Later on Sunday, thousands of people protested against the violence in Berlin and Dresden. At the Brandenburg Gate in Berlin, politicians from the main parties and members of civil society gave speeches denouncing the attacks.
On Tuesday afternoon, the interior ministers of Germany’s 16 federal states, as well as federal Interior Minister Nancy Faeser, will meet to discuss security concerns following the attacks.
Police linked four teenagers to the attack on Mr. Ecke. On Saturday, a 17-year-old boy walked into a Dresden police station, accompanied by his mother, and admitted his role in the attack on the politician, police said.
On Sunday, police had raided the homes of three other people, all aged 17 or 18, believed to have been involved in the attack. The Dresden prosecutor claimed on Monday that at least one of them had links to far-right ideology.
Recent attacks on political figures began gaining national attention last September, when a man threw a rock at Green Party leaders at a campaign event in Bavaria.
A mob prevented Robert Habeck, Germany’s vice chancellor and prominent Green politician, from disembarking from a ferry in January. More recently, Katrin Göring-Eckardt, another senior Green Party politician and vice president of Parliament, was blocked as she left an event when 40 to 50 protesters surrounded her car.
While most of the victims have been members of the ruling Green and Social Democratic parties, Alternative for Germany, known by its German acronym AfD, has also been a target.
According to the party, vandals attacked a stall containing AfD election material in Dresden on Saturday. A 54-year-old man manning the stall was uninjured.
“The situation has been reaching a critical point for some time now,” says Andrea Römmele, a political scientist at the Hertie School in Berlin.
According to preliminary government figures, 2,790 attacks (physical, verbal or other threats) against political representatives were registered with the police in 2023, approximately double those registered in 2019.
Some experts and rival parties point to the far right and the AfD, saying they have often used inflammatory language aimed at mainstream politicians.

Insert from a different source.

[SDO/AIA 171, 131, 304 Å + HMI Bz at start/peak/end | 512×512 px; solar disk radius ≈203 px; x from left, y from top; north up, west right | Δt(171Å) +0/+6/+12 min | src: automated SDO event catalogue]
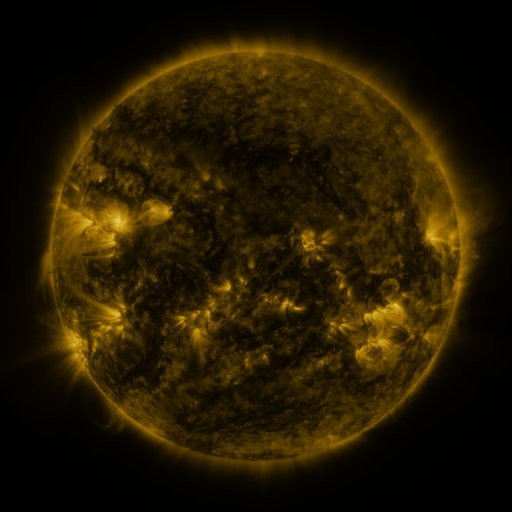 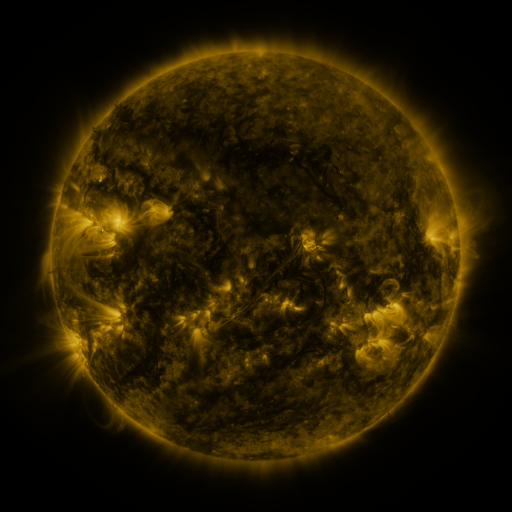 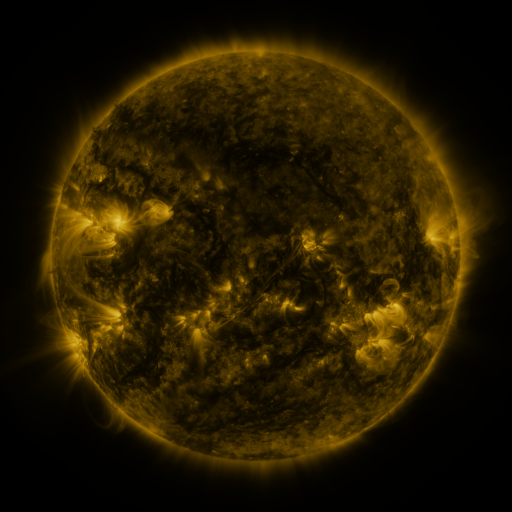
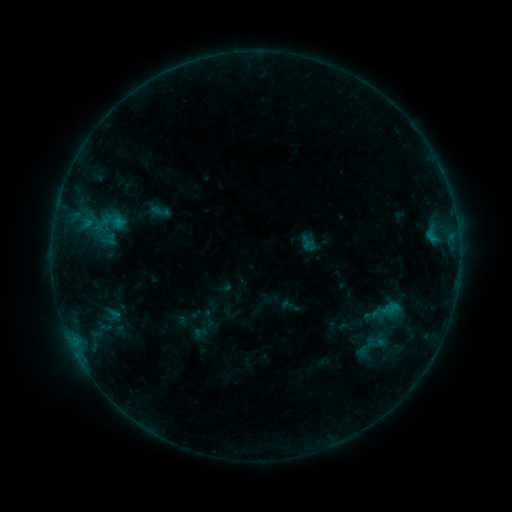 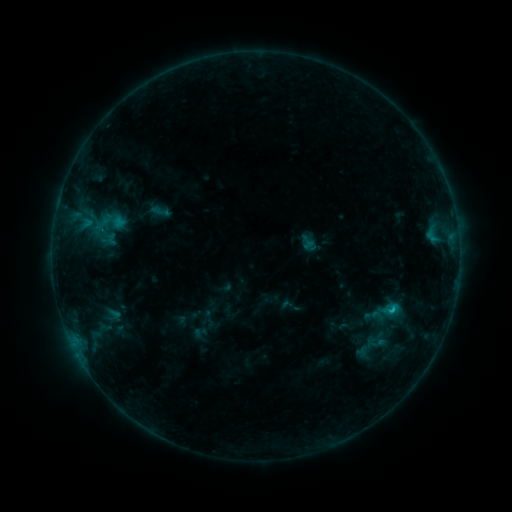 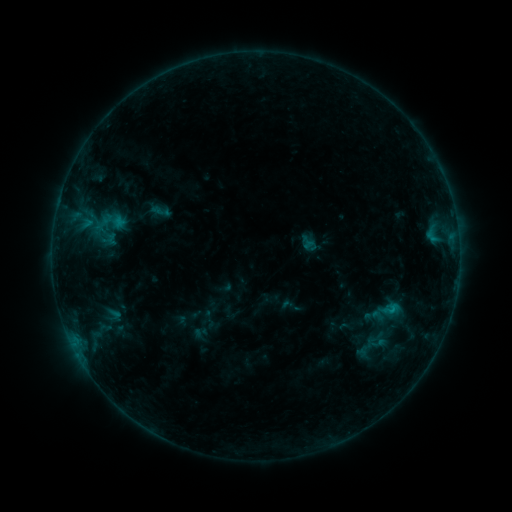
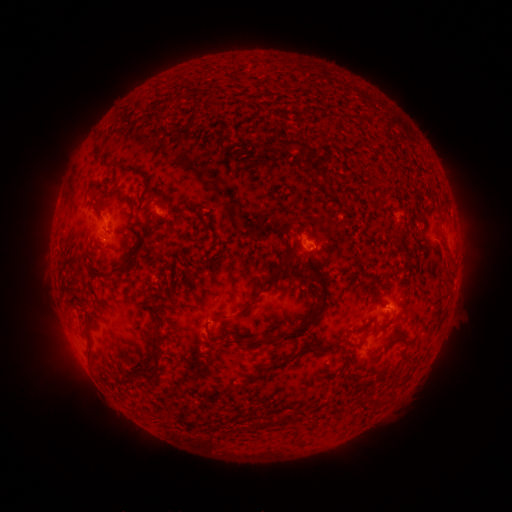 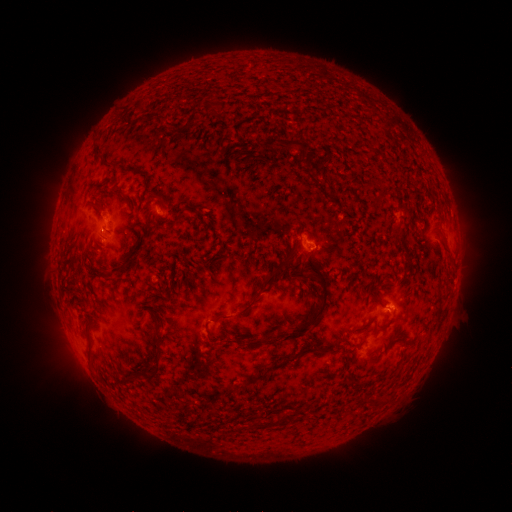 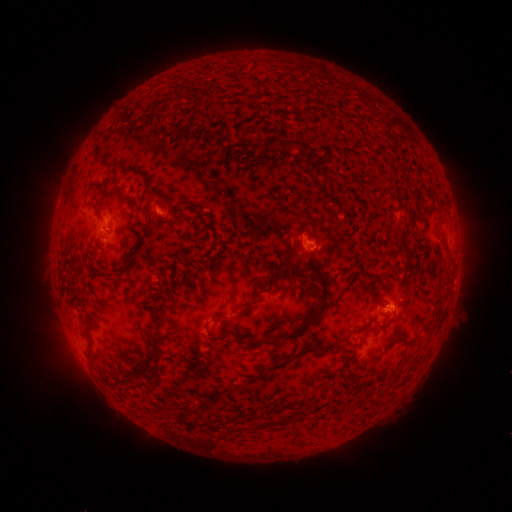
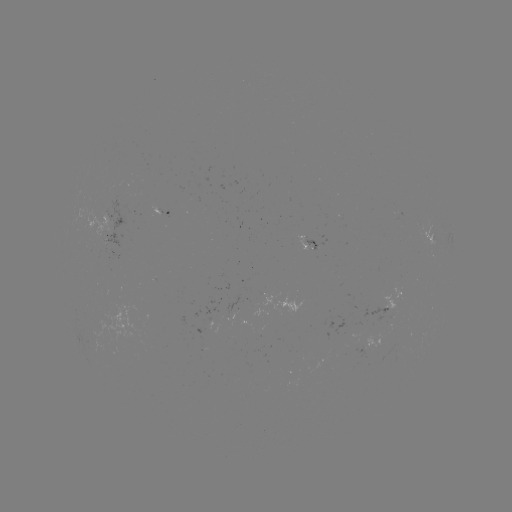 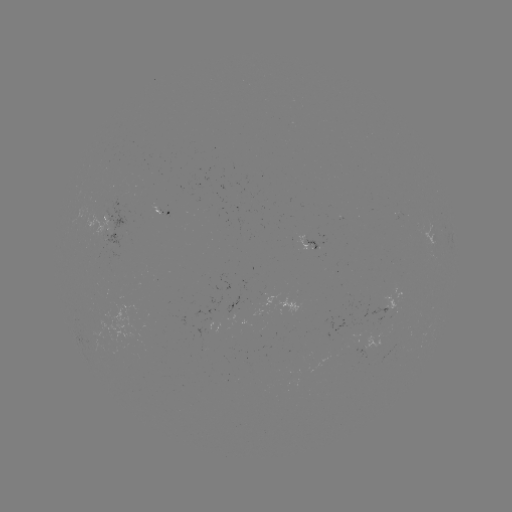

In 2017, when the AfD first entered federal parliament, Alexander Gauland, then a leading candidate, promised on election night that “we will go after them,” in an apparent reference to the ruling coalition.
“I would call it affective polarization: It means that one no longer responds to the opponent’s factual argument, but rather fundamentally delegitimizes him and marks him as an enemy,” said Johannes Hillje, a political scientist who studies political communication.
In a statement issued over the weekend, the Social Democratic Party of the state of Saxony, where Dresden is the capital, called the attack an “unequivocal alarm signal.”
“Violent action and intimidation of Democrats are tools of fascists.” said state party bosses Henning Homann and Kathrin Michel.
Hillje said the problem lies not only in the growing extremes of Germany’s political landscape but also in the verbal attacks of centrist and mainstream politicians, especially towards the Greens.
“The dangerous thing is that democratic forces have adopted right-wing populist stylistic resources and have therefore promoted a discourse that is not in the spirit of democracy,” Hillje said. “They are cutting the branch they are sitting on.”
The recent attacks are reminiscent of the highest-profile political assassination in Germany in recent years, when Walter Lübcke, a conservative lawmaker and supporter of Angela Merkel’s liberal refugee policy, was shot dead by a neo-Nazi in June 2019. Believed to be Germany’s first political assassination since the end of World War II, Mr. Lübke’s death has sparked public soul-searching.
But as shocking as that crime was, it was meticulously directed and planned, and the killer had a police record and was a known and violent neo-Nazi. The recent attacks appear more opportunistic, but have still provoked a strong response.
“The series of attacks by thugs on campaign teams of democratic parties are an attack on the foundations of our democracy,” said Homann and Michel of the Saxony Social Democrats.